▶ _TRECHO DA FONTE_
08/11/07
A máquina
Um texto louco sobre japonês,
poesia, fotografia e uma senhora
Tive um momento importante
na vida nesse último mês. Perdi minha máquina
de fotografar. Não que eu seja materialista a ponto
de pensar que esse evento vai mudar para toda eternidade
a curta eternidade da minha vida. Mas, perder uma máquina
de fotografar tem seu lado positivo e marcante.
Um dia, de ressaca, sentado
em um café, resolvi apreciar a paisagem. Entrei em
um mundo meu, apreciei e curti tanto, que quando me levantei,
esqueci a pobre coitada em cima da mesa. Fui embora sem
olhar para trás. Só fui lembrar que tinha
um objeto parecido com uma máquina 3 dias depois,
quando o tal do café já estava a centenas
de quilômetros de mim.

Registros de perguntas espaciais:

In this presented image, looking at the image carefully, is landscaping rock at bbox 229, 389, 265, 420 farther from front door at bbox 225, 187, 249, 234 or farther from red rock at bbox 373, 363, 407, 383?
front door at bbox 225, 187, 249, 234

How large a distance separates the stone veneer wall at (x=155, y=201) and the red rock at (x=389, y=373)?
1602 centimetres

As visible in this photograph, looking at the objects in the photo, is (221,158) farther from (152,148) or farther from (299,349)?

▶ _REQUISITOS DO PROBLEMA_
Reproduza, do texto sobre a máquina fotográfica perdida, o trecho que começa em "Um dia, de ressaca, sentado" e termina em "quilômetros de mim.".

▶ _A RESPOSTA_
Um dia, de ressaca, sentado
em um café, resolvi apreciar a paisagem. Entrei em
um mundo meu, apreciei e curti tanto, que quando me levantei,
esqueci a pobre coitada em cima da mesa. Fui embora sem
olhar para trás. Só fui lembrar que tinha
um objeto parecido com uma máquina 3 dias depois,
quando o tal do café já estava a centenas
de quilômetros de mim.